Monday, July 21, 2008

Storyville Story

In February I wrote about films featuring photographers as main characters. A few nights ago I watched another: Pretty Baby, a film made in 1978 by Louis Malle loosely based on E.J. Bellocq's involvement with a New Orleans brothel. Featuring Brooke Shields as a 12 year old prostitute, this is a movie that would never get made in today's moral climate. Today we realize that kids have absolutely no curiosity about sex, but back then the question was still up for discussion.

Anyway, what makes the film interesting for photographers is that, unlike most of the movies mentioned in my earlier post, Bellocq's Storyville portraits play a central role in the film, forming the speculative background for several scenes. One shows the making of this photograph, perhaps Bellocq's best known image


Another shows Bellocq making this one


A third scene shows the young Brooke Shields scratching out the faces on several exposed glass plates, a reference to one of the more mysterious features of Bellocq's photographs.

Of course, all of these scenes are speculative.
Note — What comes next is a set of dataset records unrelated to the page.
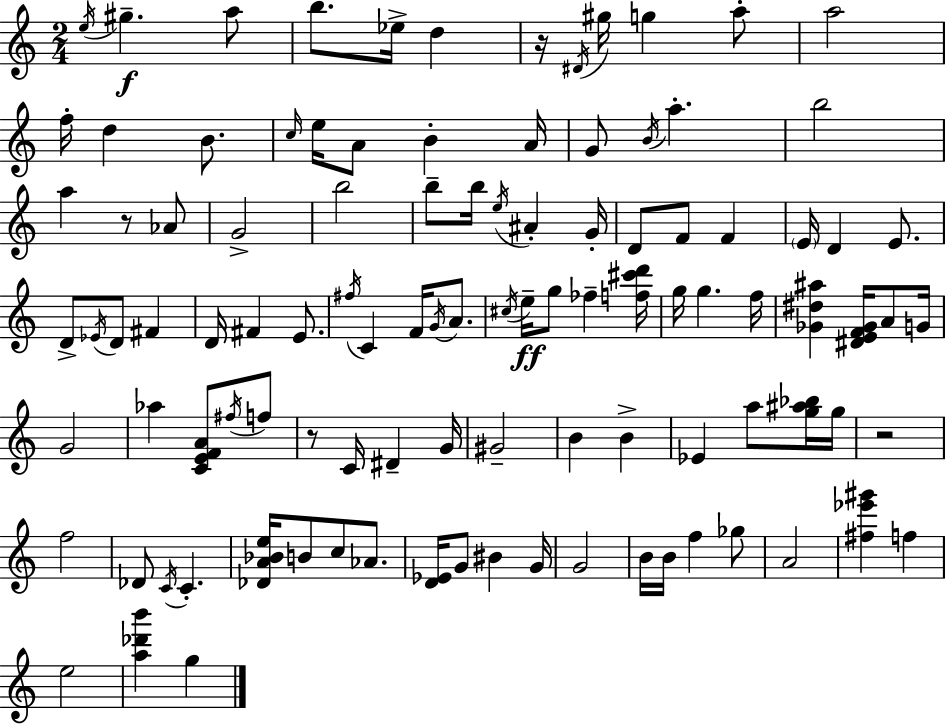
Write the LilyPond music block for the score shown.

{
  \clef treble
  \numericTimeSignature
  \time 2/4
  \key c \major
  \acciaccatura { e''16 }\f gis''4.-- a''8 | b''8. ees''16-> d''4 | r16 \acciaccatura { dis'16 } gis''16 g''4 | a''8-. a''2 | \break f''16-. d''4 b'8. | \grace { c''16 } e''16 a'8 b'4-. | a'16 g'8 \acciaccatura { b'16 } a''4.-. | b''2 | \break a''4 | r8 aes'8 g'2-> | b''2 | b''8-- b''16 \acciaccatura { e''16 } | \break ais'4-. g'16-. d'8 f'8 | f'4 \parenthesize e'16 d'4 | e'8. d'8-> \acciaccatura { ees'16 } | d'8 fis'4 d'16 fis'4 | \break e'8. \acciaccatura { fis''16 } c'4 | f'16 \acciaccatura { g'16 } a'8. | \acciaccatura { cis''16 }\ff e''16-- g''8 fes''4-- | <f'' cis''' d'''>16 g''16 g''4. | \break f''16 <ges' dis'' ais''>4 <dis' e' f' ges'>16 a'8 | g'16 g'2 | aes''4 <c' e' f' a'>8 \acciaccatura { fis''16 } | f''8 r8 c'16 dis'4-- | \break g'16 gis'2-- | b'4 b'4-> | ees'4 a''8 | <g'' ais'' bes''>16 g''16 r2 | \break f''2 | des'8 \acciaccatura { c'16 } c'4.-. | <des' a' bes' e''>16 b'8 c''8 | aes'8. <d' ees'>16 g'8 bis'4 | \break g'16 g'2 | b'16 b'16 f''4 | ges''8 a'2 | <fis'' ees''' gis'''>4 f''4 | \break e''2 | <a'' des''' b'''>4 g''4 | \bar "|."
}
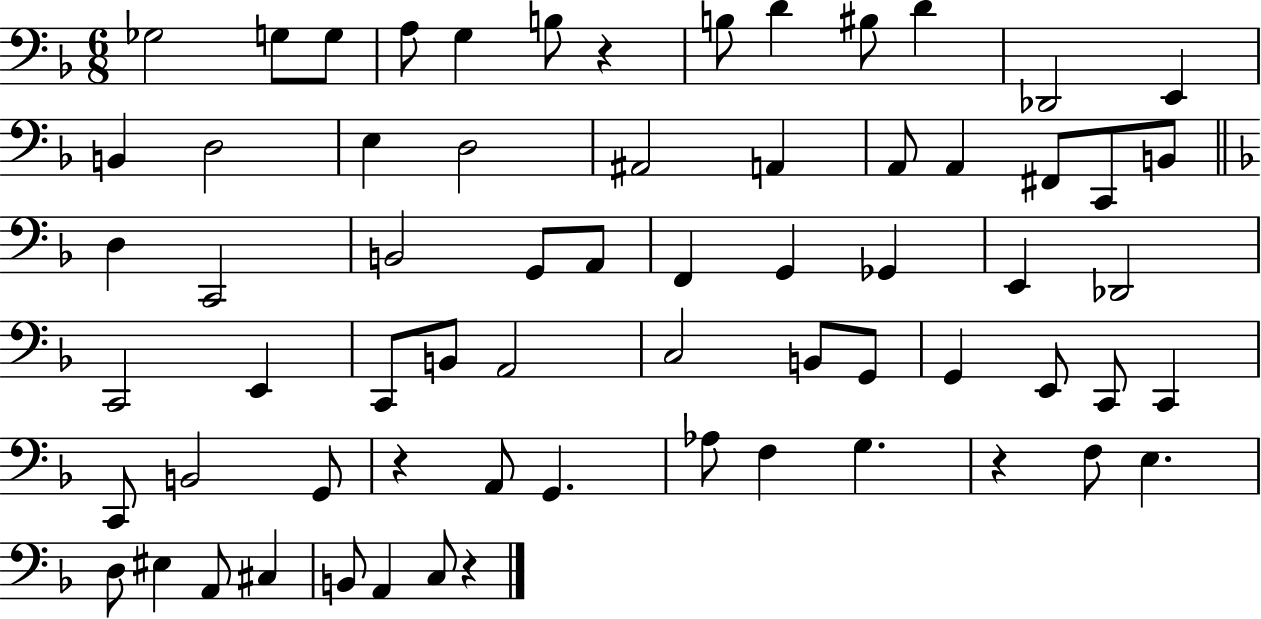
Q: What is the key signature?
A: F major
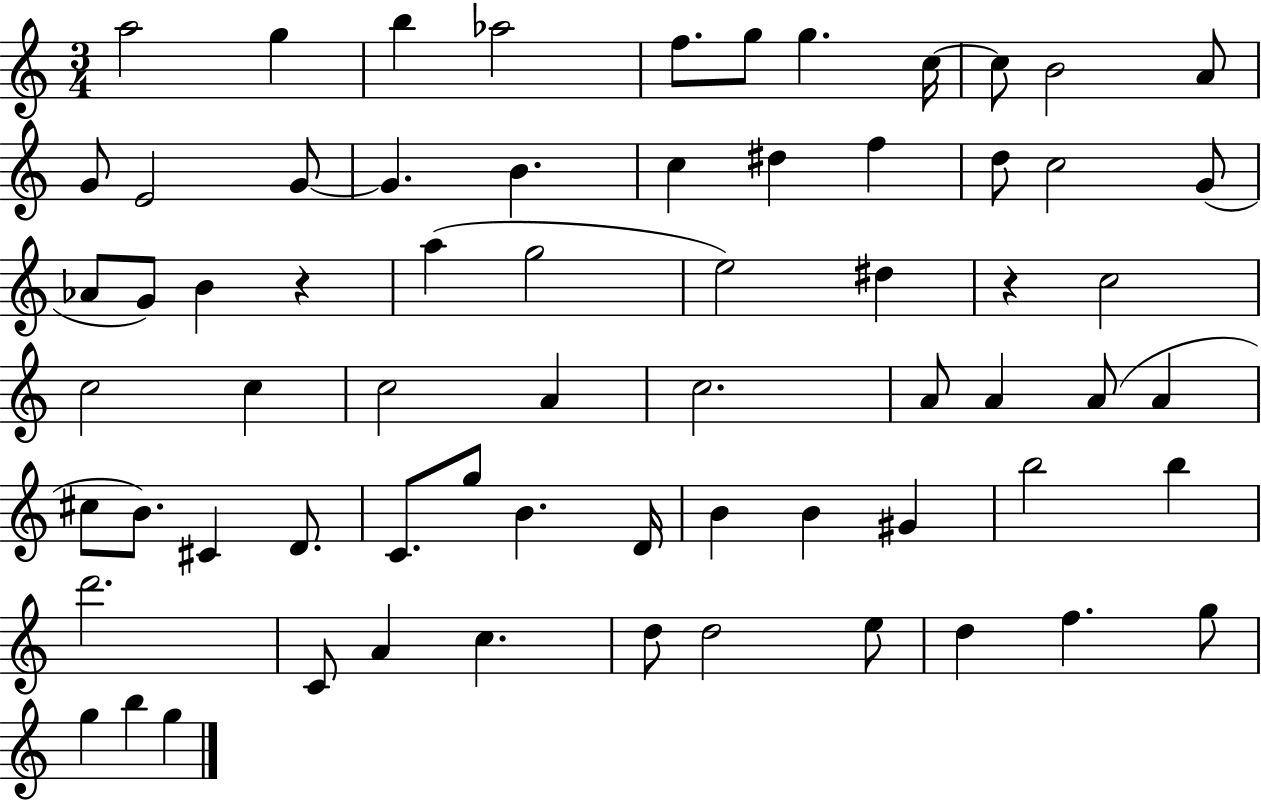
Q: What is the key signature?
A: C major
This is not meant to be a documentary about Bellocq, and since we know so little about his life it would be difficult to ever make such a movie. Yet based on the limited amount we know, this probably comes as near as possible. Bellocq's primary legacy isn't his biography but his photographs, and it is these that Polly Platt has based her screenplay on. It's as if she leafed through Storyville Portraits and fleshed out scenes straight from the images, and these form the structure of the film.

I have been making a ton of photos and thinking a ton about photography but I can't blog much until next week after Photolucida. Stay tuned...

1 comment:

Anonymous said...

last night I watched "Storyville"--a documentary about prostitutes, jazz and their relationship in that New Orleans neighborhood. Of course there were a bunch of Bellocq's photos, plus a lot of film footage (both documentary and Hollywood) from that time and soon after Storyville was destroyed. Worth seeing for sure!